_PROBLEM TO WORK ON_:
Reproduce each of the rows below word for word, leaving out the pictures.

+-------+

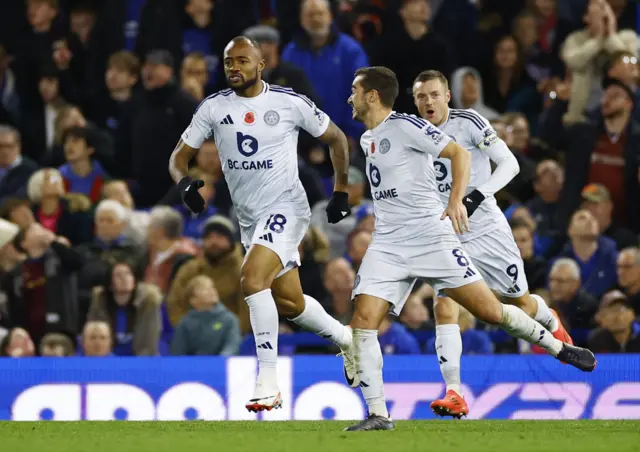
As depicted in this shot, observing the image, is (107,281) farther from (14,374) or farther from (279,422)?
(279,422)

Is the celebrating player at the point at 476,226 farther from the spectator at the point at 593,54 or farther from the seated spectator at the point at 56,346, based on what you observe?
the spectator at the point at 593,54

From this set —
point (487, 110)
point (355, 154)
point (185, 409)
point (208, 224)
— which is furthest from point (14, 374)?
point (487, 110)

+-------+

_RESPONSE TO THE EXERCISE_:
As depicted in this shot, observing the image, is (107,281) farther from (14,374) or farther from (279,422)?
(279,422)

Is the celebrating player at the point at 476,226 farther from the spectator at the point at 593,54 or farther from the seated spectator at the point at 56,346, based on what you observe?
the spectator at the point at 593,54

From this set —
point (487, 110)
point (355, 154)
point (185, 409)
point (208, 224)
— which is furthest from point (14, 374)?
point (487, 110)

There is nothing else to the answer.